The Energy Department’s Office of Environmental Management expects to award a trio of big contracts, two of them re-awards following protests by losing bidders, by the end of the year.
The department hopes this month to reissue both the liquid waste management contract at the Savannah River Site in South Carolina and a consolidated technical support award for the Portsmouth/Paducah Project Office, said Tamara Miles, federal procurement director for DOE’s Environmental Management Consolidated Business Center.
The office also expects within 60 to 90 days to issue a contract for construction of the Outfall 200 Mercury Treatment Facility at the Oak Ridge Site in Tennessee, Miles said Wednesday during a panel discussion at an Energy, Technology, and Environmental Business Association (ETEBA) conference in Knoxville, Tenn.
Savannah River EcoManagement, a venture led by BWX Technologies, won a 10-year, $4.7 billion liquid waste contract last October. In February, however, the Government Accountability Office upheld a bid protest brought by a team of AECOM and CH2M. The GAO determined the Energy Department failed to properly establish the viability of the winning bidder’s technical approach for processing the facility’s radioactive waste and converting it into more stable forms. The Energy Department had the original bidders submit refreshed proposals during the spring.

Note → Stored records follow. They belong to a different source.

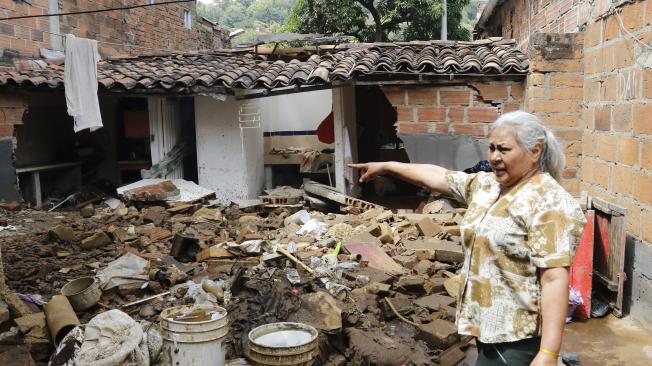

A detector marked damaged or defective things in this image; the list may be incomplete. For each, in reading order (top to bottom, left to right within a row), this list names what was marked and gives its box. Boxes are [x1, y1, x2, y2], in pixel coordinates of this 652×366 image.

broken roof tile on ground [0, 37, 528, 92]
damaged roof [0, 37, 528, 93]
broken furniture [15, 161, 81, 207]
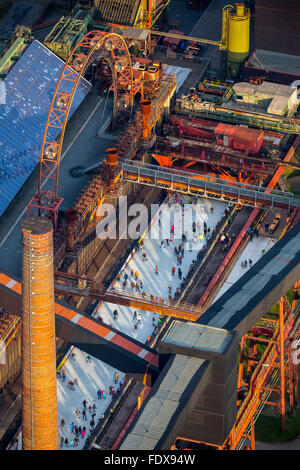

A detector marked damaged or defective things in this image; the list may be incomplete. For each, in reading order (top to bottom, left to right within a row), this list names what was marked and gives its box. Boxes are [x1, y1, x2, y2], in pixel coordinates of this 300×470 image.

rusty steel structure [21, 218, 58, 450]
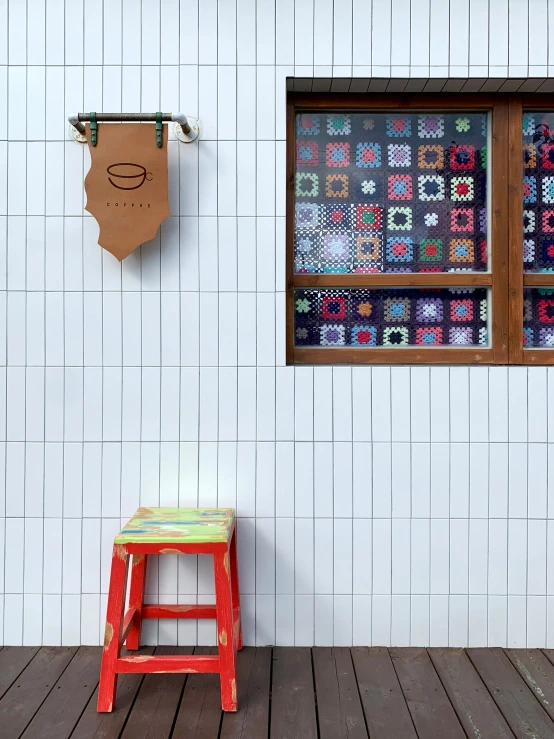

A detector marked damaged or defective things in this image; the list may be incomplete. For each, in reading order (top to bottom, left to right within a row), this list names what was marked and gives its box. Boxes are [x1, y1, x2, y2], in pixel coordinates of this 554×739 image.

chipped red paint [97, 506, 239, 712]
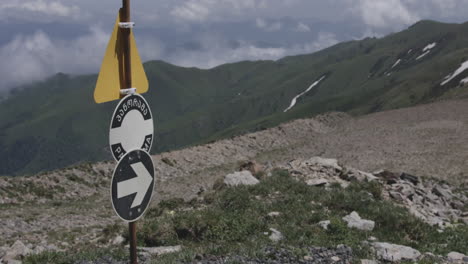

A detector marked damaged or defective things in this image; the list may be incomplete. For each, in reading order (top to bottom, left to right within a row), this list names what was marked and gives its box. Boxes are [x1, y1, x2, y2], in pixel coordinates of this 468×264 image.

rusty pole [120, 2, 137, 264]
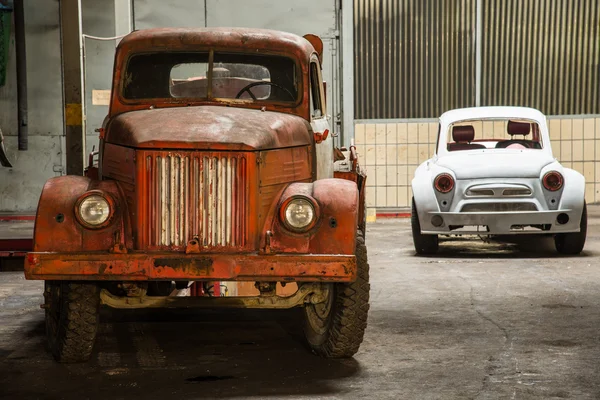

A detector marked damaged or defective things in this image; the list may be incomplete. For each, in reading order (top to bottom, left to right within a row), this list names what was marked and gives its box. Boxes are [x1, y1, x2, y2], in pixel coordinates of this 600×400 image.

rusty old truck [23, 28, 368, 362]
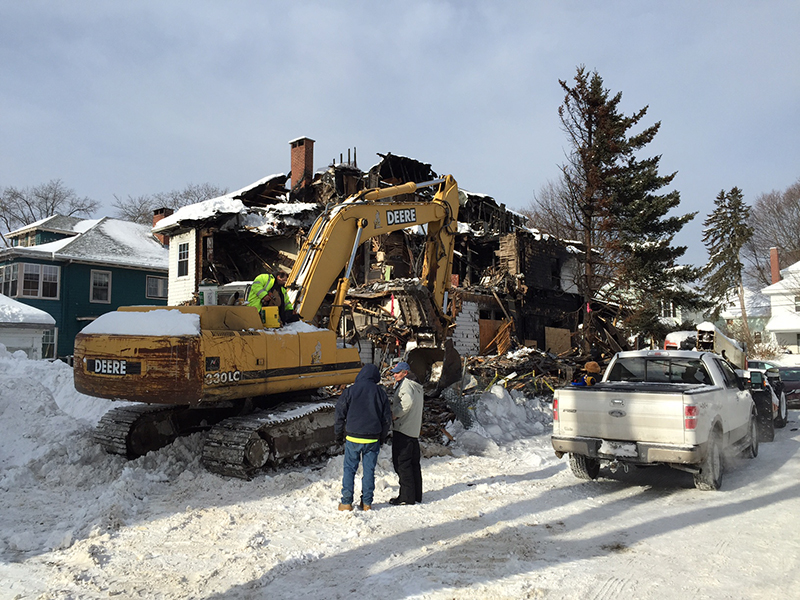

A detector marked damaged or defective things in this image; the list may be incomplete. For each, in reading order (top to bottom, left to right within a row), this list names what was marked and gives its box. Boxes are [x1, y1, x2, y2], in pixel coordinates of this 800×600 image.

fire-damaged house [153, 138, 584, 366]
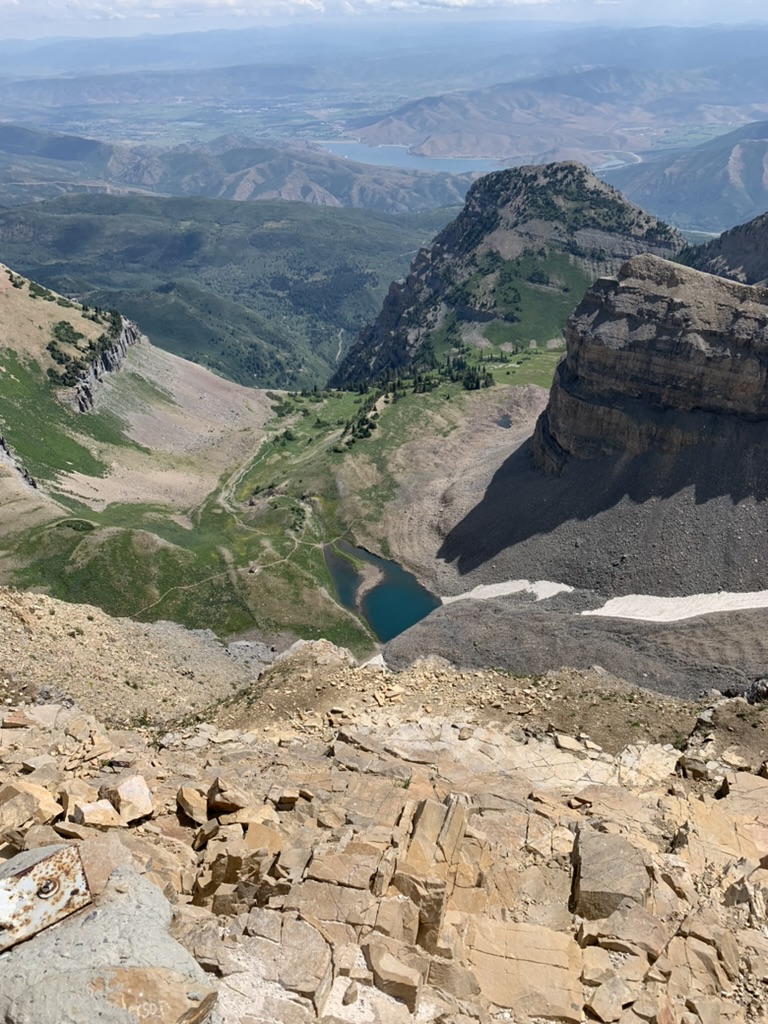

In July, DOE awarded a contract worth up to $137 million over five years to a subsidiary of Oak Ridge, Tenn.-based Professional Project Services (Pro2Serve) for technical support services for cleanup at the Paducah Site in Kentucky and Portsmouth Site in Ohio, along with the DOE office that oversees the work. But the following month the agency said it would revisit the procurement following a protest by a rival bidder, Strategic Management Solutions.
The Energy Department issued its request for proposals for the Outfall 200 Mercury Treatment Facility contract in March. The plant would treat mercury-contaminated water that flows from the Y-12 National Security Complex storm sewer to East Fork Poplar Creek. The $100 million facility would also treat further mercury contamination as more old buildings are torn down at Oak Ridge.